__文書抜粋__.
○ ○ ○

特集は「青い卵」です。手掛けているのは3年前、脱サラし、長野県塩尻市で養鶏場を営む男性。地元の協力を得てエコな「エサ」にこだわって生産しています。「青い卵」は、男性の新たな人生を切り開いてくれたようです。

あたたかいご飯に、新鮮な卵を乗せたTKG・「卵かけご飯」。


こちらはふわふわ生地のロールケーキ。

どちらも殻が青みがかったこの「青い卵」を使っています。

生産しているのは塩尻市北小野の「しばた養鶏」。

ニワトリたちは鶏舎の中を歩き回ったり、砂浴びをしたり。

約170羽がのびのびと過ごしています。

※衛生面に配慮して撮影しています


営んでいるのは柴田勝さん(48)。

慣れた様子ですが、実は養鶏を始めてまだ3年ほどです。

しばた養鶏・柴田勝さん:
「できるだけ自然に近い形にして飼ってあげたかった」

ニワトリがストレスなく過ごし、いい卵を産めるよう試行錯誤の日々です。

○ ○ ○

__実施事項 1__. 青い卵の記事に出てくる数値を、単位や添え字も含めてすべて書き出してください。
__実施事項 2__. 青い卵の記事で取り上げられている養鶏場は、何という名称ですか。
__実施事項 3__. 青い卵の記事を、最後の文の後から書き進めてください。

__データ内容__.
○ ○ ○

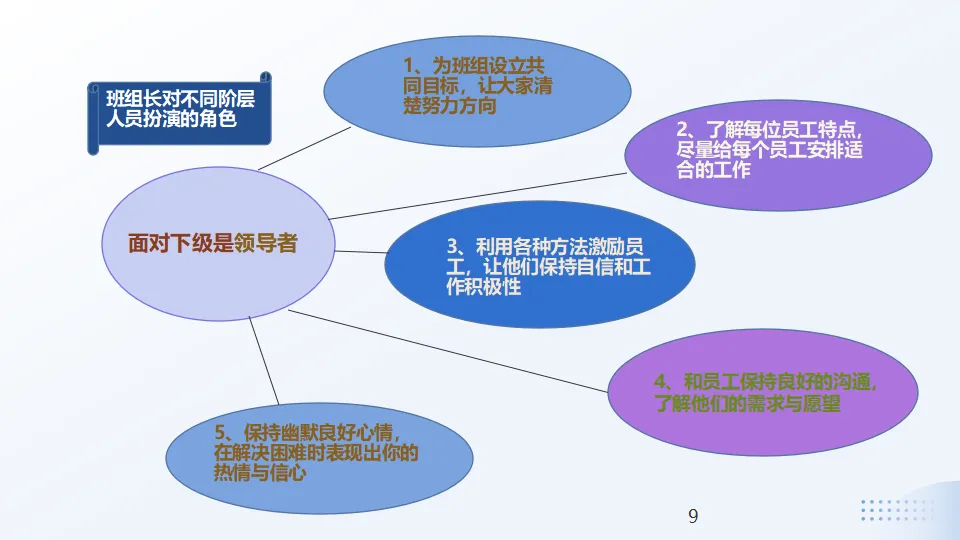 班组长对不同阶层人员扮演的角色

面对下级是领导者

1、为班组设立共同目标，让大家清楚努力方向

2、了解每位员工特点，尽量给每个员工安排适合的工作

3、利用各种方法激励员工，让他们保持自信和工作积极性

4、和员工保持良好的沟通，了解他们的需求与愿望

5、保持幽默良好心情，在解决困难时表现出你的热情与信心

9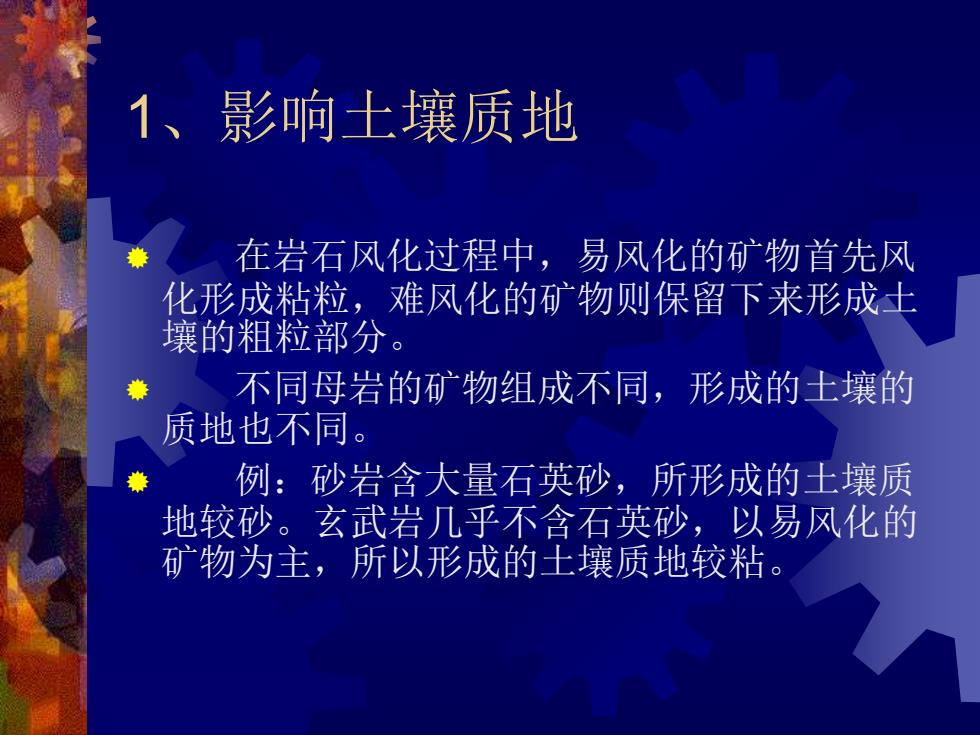 1、影响土壤质地

在岩石风化过程中，易风化的矿物首先风化形成粘粒，难风化的矿物则保留下来形成土壤的粗粒部分。

不同母岩的矿物组成不同，形成的土壤的质地也不同。

例：砂岩含大量石英砂，所形成的土壤质地较砂。玄武岩几乎不含石英砂，以易风化的矿物为主，所以形成的土壤质地较粘。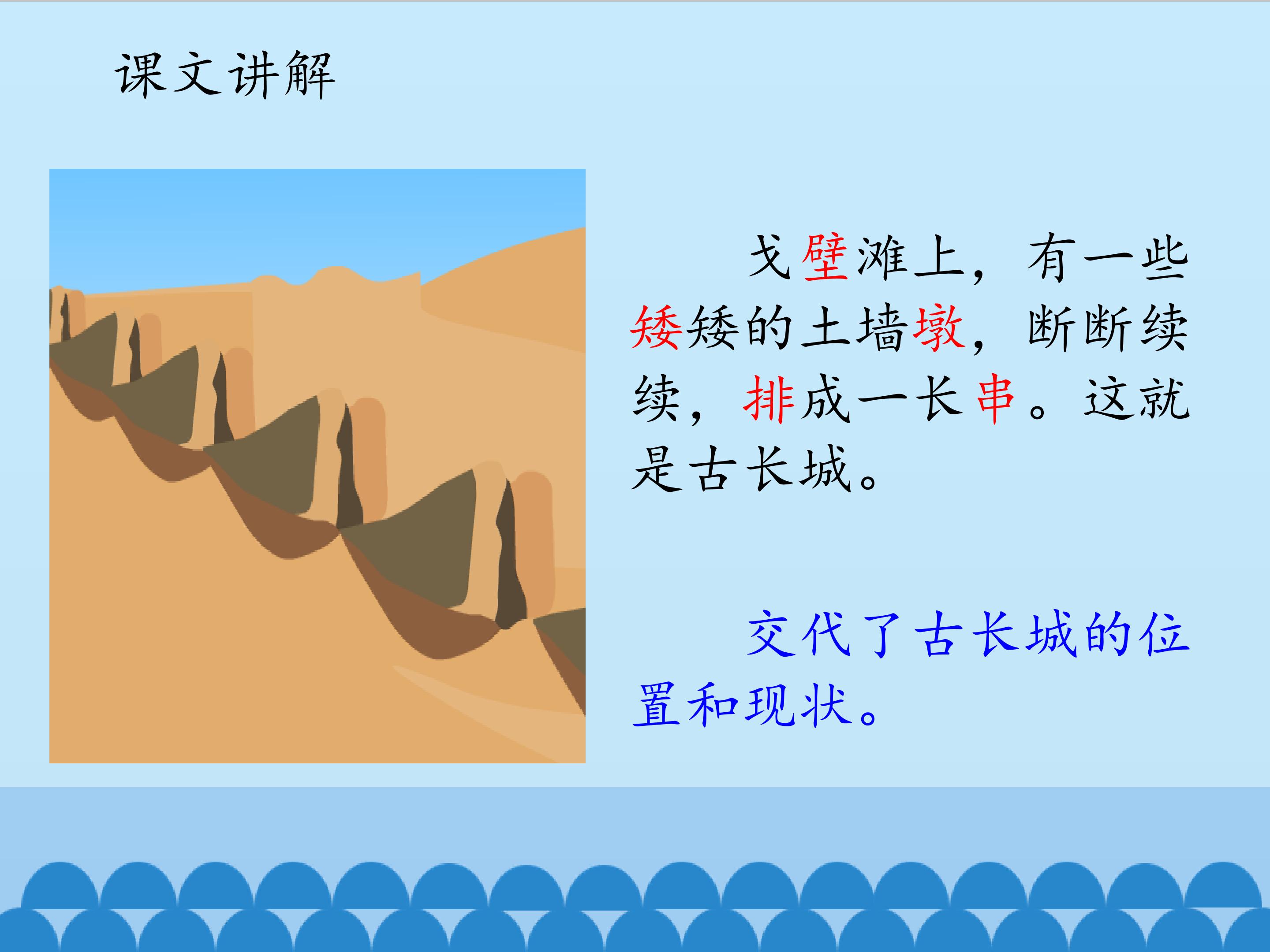 课文讲解

戈壁滩上，有一些矮矮的土墙墩，断断续续，排成一长串。这就是古长城。

交代了古长城的位置和现状。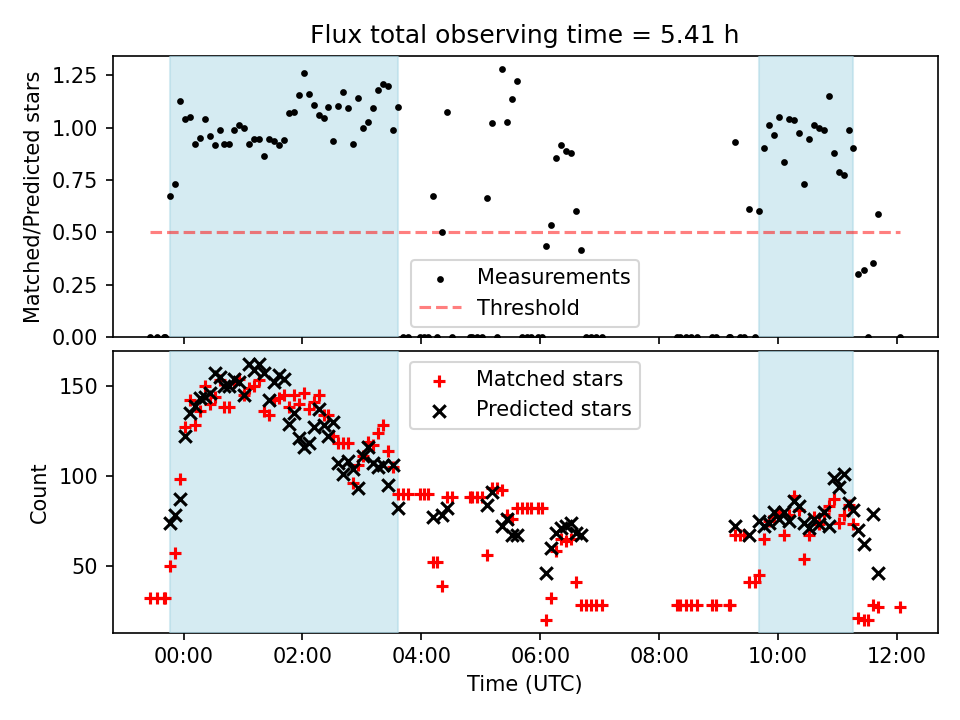 Flux total observing time = 5.41 h

Matched/Predicted stars

1.25
1.00
0.75
0.50
0.25
0.00

Measurements
Threshold

Count

150
100
50

Matched stars
Predicted stars

00:00
02:00
04:00
06:00
08:00
10:00
12:00

Time (UTC)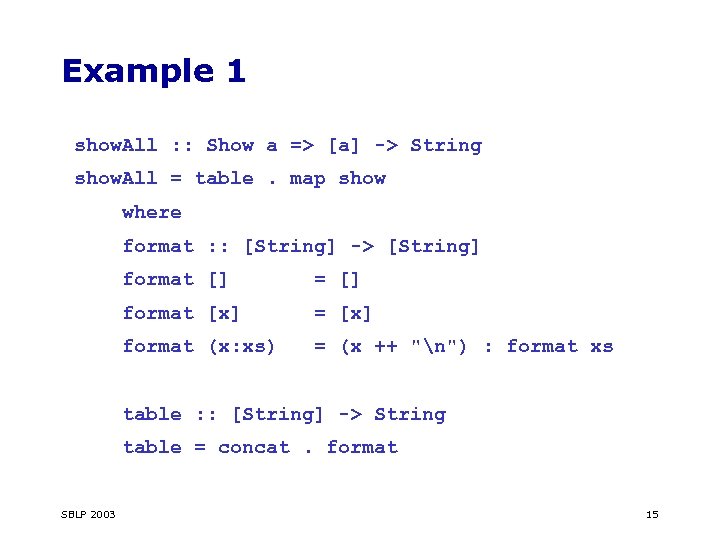 Example 1

showAll :: Show a => [a] -> String
showAll = table . map show
    where
    format :: [String] -> [String]
    format []       = []
    format [x]      = [x]
    format (x:xs)   = (x ++ "\n") : format xs

    table :: [String] -> String
    table = concat . format

SBLP 2003

15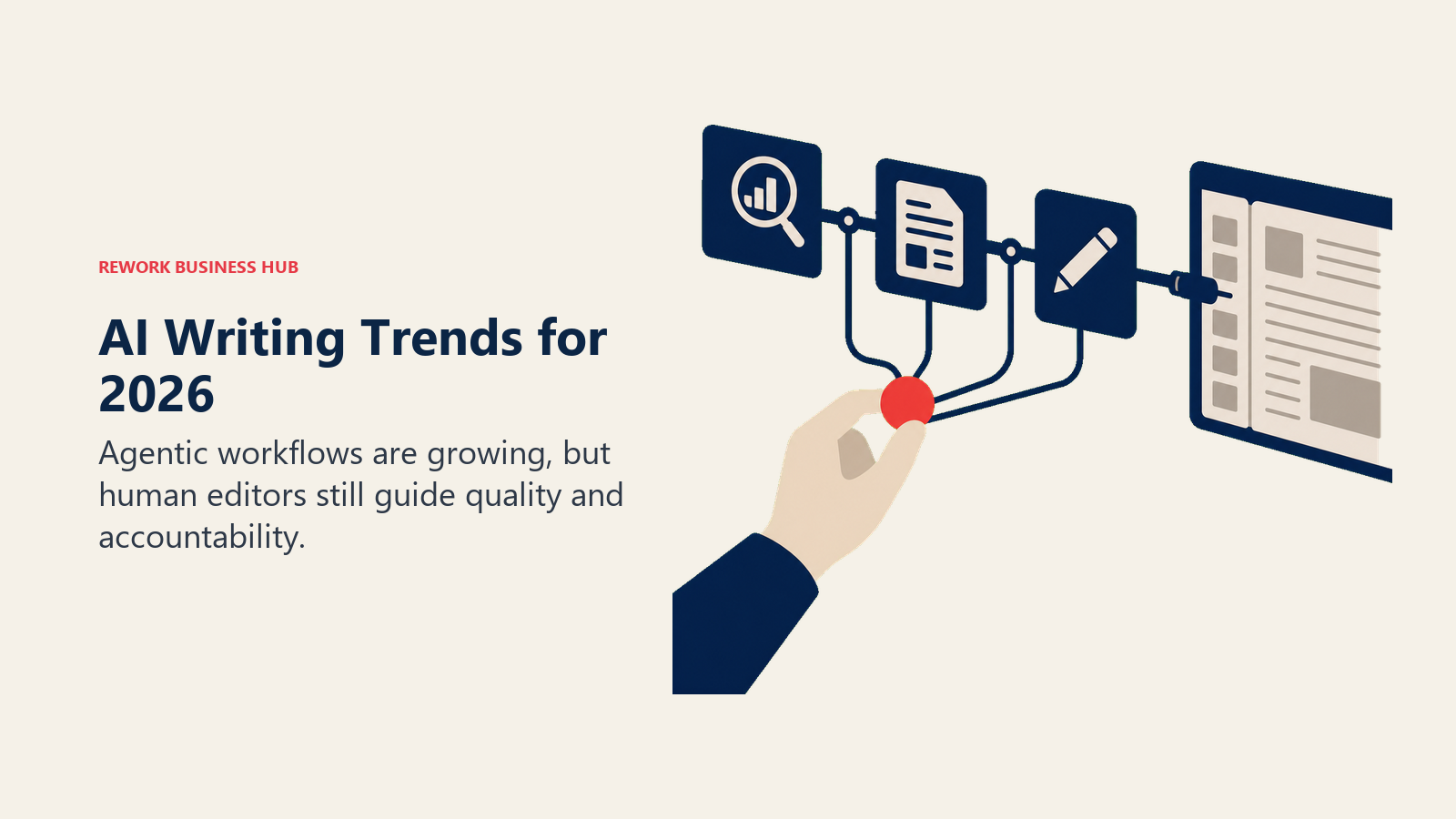 REWORK BUSINESS HUB

AI Writing Trends for 2026

Agentic workflows are growing, but human editors still guide quality and accountability.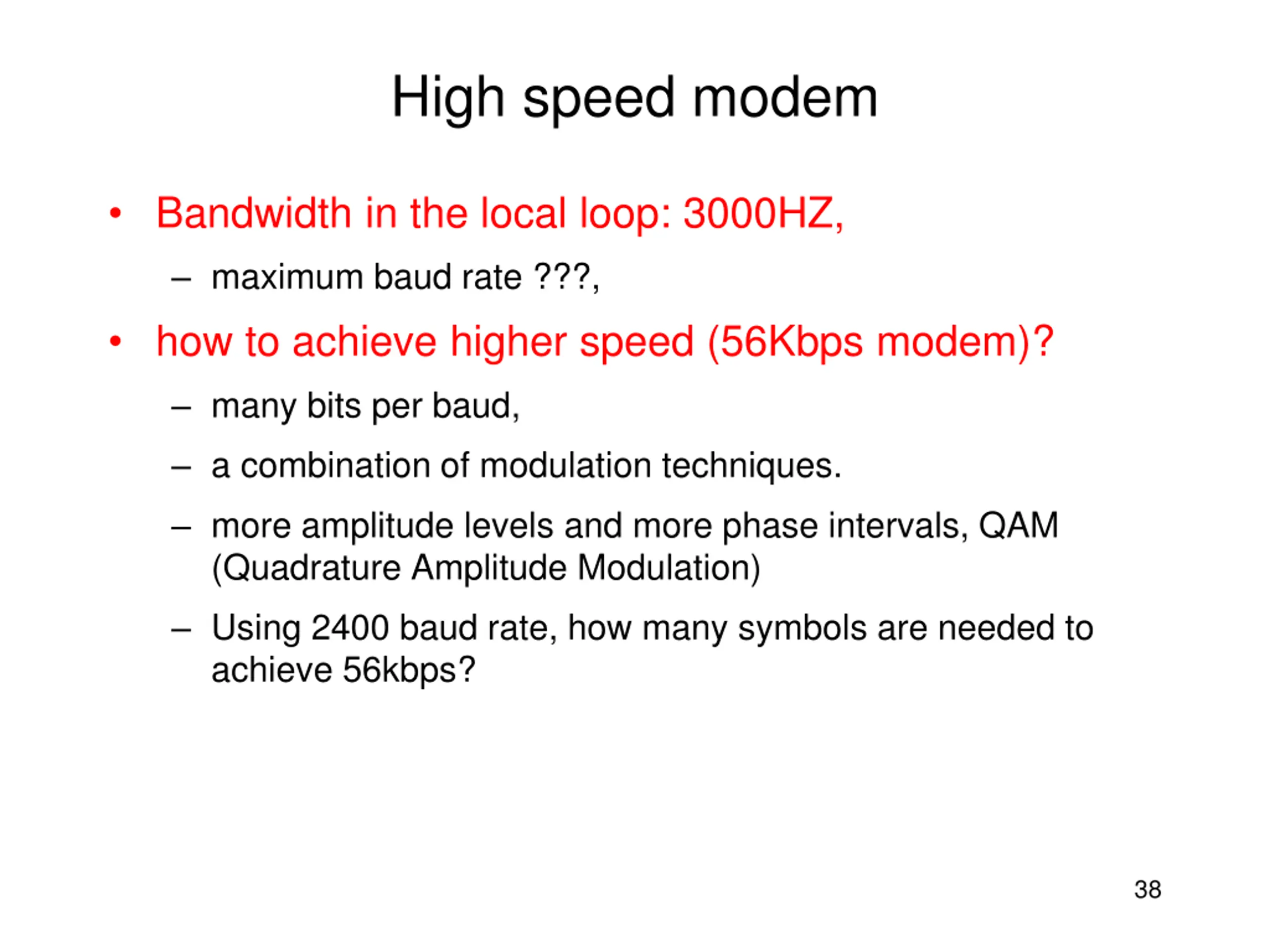 High speed modem

• Bandwidth in the local loop: 3000HZ,
  – maximum baud rate ???,
• how to achieve higher speed (56Kbps modem)?
  – many bits per baud,
  – a combination of modulation techniques.
  – more amplitude levels and more phase intervals, QAM (Quadrature Amplitude Modulation)
  – Using 2400 baud rate, how many symbols are needed to achieve 56kbps?

38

○ ○ ○

__課題への回答 1__. 3年前、約170羽、48、3年ほど

__課題への回答 2__. しばた養鶏です。

__課題への回答 3__.
諏訪市に住む柴田さん。

以前は廃棄物処理の会社に勤務するサラリーマンでした。

管理職で、休みも安定していましたが、次第に組織で働くことに窮屈さを感じるように。

しばた養鶏・柴田勝さん:
「コロナが始まった時に、自分の生き方を見つめ直してみたときに、やはりお金を残すっていうことだけが、どうしても自分の人生観でなくて」

養鶏の道に進むことになったのはー。

しばた養鶏・柴田勝さん:
「退社日が決まる2週間前くらいですかね。『卵だ!』って、稲妻が走るじゃないですけど」

テレビや知人から見聞きした「卵かけご飯」の話題に強く引かれたのが切っ掛けでした。

しばた養鶏・柴田勝さん:
「一から携われる、ヒヨコから販売まで養鶏ってできるのが一つの魅力。正直、人生で初めてぐらい、本当にこれやってみたいっていうエネルギーは、生きてきた中で一番強かった」


即、行動に移した柴田さん。

2021年に退社すると知人の紹介で使われなくなった水田を借り、退職金をはたいて鶏舎を建設。

本やインターネットの情報を頼りに、ほぼ独学で、ひよこを育てます。

しばた養鶏・柴田勝さん:
「エサが不十分だとけんかが絶えなかったりとか、亡くなってしまう子がいたり、本当に悲しい思いもしながらも、それがやっぱり今となると糧になった」

飼育数やエサの質・量を調整しながら飼育して2年。ようやく納得できる卵が取れるようになりました。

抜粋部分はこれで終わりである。